Installation

SCGO is published on PyPI and can also be installed from source for development.

Prerequisites

  • Python 3.12+

  • SQLite with JSON1 extension (required; use pysqlite3-binary for pip installs if your Python sqlite3 lacks JSON1)

  • CUDA (for GPU acceleration with MLIPs)

Conda (development from source)

For contributors or editable installs with the full MACE + dev toolchain:

git clone https://github.com/rlaplaza-lab/scgo.git
cd scgo
conda env create -f environment.yml
conda activate scgo

The conda environment installs SCGO in editable mode with [mace,dev] (MACE/TorchSim plus test and lint tooling). Note that vesin and vesin-torch conflict with the TorchSim stack used by SCGO and should not be installed.

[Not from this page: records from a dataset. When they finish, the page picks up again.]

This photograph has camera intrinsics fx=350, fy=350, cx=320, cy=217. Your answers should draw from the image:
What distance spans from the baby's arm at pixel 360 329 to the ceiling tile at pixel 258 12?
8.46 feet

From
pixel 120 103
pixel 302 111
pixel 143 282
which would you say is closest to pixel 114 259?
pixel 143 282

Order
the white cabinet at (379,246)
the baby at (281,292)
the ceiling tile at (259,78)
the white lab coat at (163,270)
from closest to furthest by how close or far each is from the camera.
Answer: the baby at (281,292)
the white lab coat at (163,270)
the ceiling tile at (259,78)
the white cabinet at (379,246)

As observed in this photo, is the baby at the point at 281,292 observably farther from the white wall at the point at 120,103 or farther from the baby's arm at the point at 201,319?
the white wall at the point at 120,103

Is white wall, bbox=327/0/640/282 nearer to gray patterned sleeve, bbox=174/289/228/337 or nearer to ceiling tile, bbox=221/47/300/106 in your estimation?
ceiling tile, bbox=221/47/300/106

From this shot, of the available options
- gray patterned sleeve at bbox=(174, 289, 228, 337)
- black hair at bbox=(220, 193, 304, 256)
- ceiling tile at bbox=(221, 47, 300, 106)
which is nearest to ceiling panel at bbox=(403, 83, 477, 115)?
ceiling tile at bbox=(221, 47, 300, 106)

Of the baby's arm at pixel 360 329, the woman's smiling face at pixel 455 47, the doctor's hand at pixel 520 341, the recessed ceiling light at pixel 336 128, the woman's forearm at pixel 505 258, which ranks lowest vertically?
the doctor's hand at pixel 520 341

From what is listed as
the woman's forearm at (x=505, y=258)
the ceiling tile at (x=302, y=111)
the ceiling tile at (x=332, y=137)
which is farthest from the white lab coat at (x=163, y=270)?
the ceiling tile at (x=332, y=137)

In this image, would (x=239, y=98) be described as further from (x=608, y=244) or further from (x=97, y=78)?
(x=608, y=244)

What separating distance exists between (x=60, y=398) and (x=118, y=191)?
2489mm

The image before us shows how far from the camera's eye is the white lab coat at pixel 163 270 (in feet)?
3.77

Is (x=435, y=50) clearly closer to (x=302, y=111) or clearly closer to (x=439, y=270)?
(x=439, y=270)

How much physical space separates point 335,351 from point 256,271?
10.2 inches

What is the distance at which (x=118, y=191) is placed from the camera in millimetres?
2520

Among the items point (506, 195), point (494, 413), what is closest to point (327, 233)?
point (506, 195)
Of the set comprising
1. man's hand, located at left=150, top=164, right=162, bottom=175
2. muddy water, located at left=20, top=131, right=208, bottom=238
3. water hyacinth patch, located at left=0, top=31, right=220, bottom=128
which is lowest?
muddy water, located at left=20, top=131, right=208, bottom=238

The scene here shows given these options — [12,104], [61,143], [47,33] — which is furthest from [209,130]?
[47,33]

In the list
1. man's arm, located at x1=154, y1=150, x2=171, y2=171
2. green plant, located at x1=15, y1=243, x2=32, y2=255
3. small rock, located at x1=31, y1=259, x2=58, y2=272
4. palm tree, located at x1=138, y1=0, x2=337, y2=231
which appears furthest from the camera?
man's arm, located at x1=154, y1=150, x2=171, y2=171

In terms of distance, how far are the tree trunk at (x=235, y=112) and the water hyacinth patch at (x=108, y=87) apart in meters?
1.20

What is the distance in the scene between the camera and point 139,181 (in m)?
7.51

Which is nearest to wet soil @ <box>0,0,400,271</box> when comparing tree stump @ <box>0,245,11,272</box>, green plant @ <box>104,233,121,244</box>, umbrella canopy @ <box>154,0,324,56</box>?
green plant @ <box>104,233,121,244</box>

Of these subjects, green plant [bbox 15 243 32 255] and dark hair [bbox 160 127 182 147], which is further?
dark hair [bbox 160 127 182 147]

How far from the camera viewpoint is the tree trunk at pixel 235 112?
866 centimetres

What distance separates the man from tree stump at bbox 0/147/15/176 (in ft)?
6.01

Editable install from source

git clone https://github.com/rlaplaza-lab/scgo.git
cd scgo
pip install -e ".[mace]"   # or: pip install -e ".[uma]"

Development Installation

For development with tests and linting:

pip install -e ".[mace,dev]"  # or: pip install -e ".[uma,dev]"
pre-commit install

Dependency Notes

  • SCGO requires exactly one of the [mace] or [uma] extras for MLIP support

  • The MACE and UMA extras use incompatible dependency stacks

  • SQLite JSON1 extension is required for database operations (pysqlite3-binary recommended for pip installs)

  • Sella is optional for advanced optimization features and requires a C toolchain

  • SCGO allows scipy>=1.14,<3 to resolve cleanly with fairchem UMA dependencies

Parallel jobs and output directories

SCGO generates unique run folders (run_YYYYMMDD_HHMMSS_ffffff), so parallel jobs launched from the same parent output directory usually write to different *.db files. Log lines like Using cached results for: ... are normally in-process cache hits, not a lock by themselves.

SQLite can still serialize writes when two jobs touch the same database file (for example, reusing the same explicit run_id or output path), and shared filesystems may add contention for registry lock files. For large parallel campaigns, prefer one output directory per job (or job-local scratch, then copy results back).

For performance-sensitive GA/BH runs on local storage, optional DB/GA tuning knobs:

  • db_enable_expression_indexes=True — JSON expression indexes for metadata filtering/sorting paths.

  • ga_adaptive_retry_enabled=True (default) with ga_retry_floor_multiplier/ga_retry_ceiling_multiplier — bound retry budgets without hard-capping exploration.

  • ga_fast_prefilter_enabled=True (default) — low-cost clash rejection before full structural validation.

HPC and shared filesystems

When running on Slurm clusters or network filesystems (Lustre, GPFS, NFS):

SQLite

SCGO keeps WAL mode off by default (fewer -wal/-shm issues on shared filesystems). Prefer writing active *.db files under job-local scratch ($SLURM_TMPDIR or site-specific scratch) when you can, then copying results back to project storage.

Registry

Discovery may write .scgo_db_registry.json and .scgo_db_registry.lock (with flock on Linux) for fast database listing. When your run lives under a directory whose name ends in _searches, the index is kept at that parent only (not beside every trial_* folder). If your filesystem does not honor flock, use separate output directories per job or avoid parallel registry updates.

Logging

Batch-friendly defaults suppress noisy third-party loggers. For local debugging, set SCGO_LOCAL_DEV=1 or call configure_logging(..., hpc_mode=False).

Publishing releases

Maintainers publish to PyPI via the Publish to PyPI GitHub Actions workflow (workflow_dispatch). Configure trusted publishing on PyPI for the pypi and testpypi GitHub environments, then run the workflow with confirm set to publish.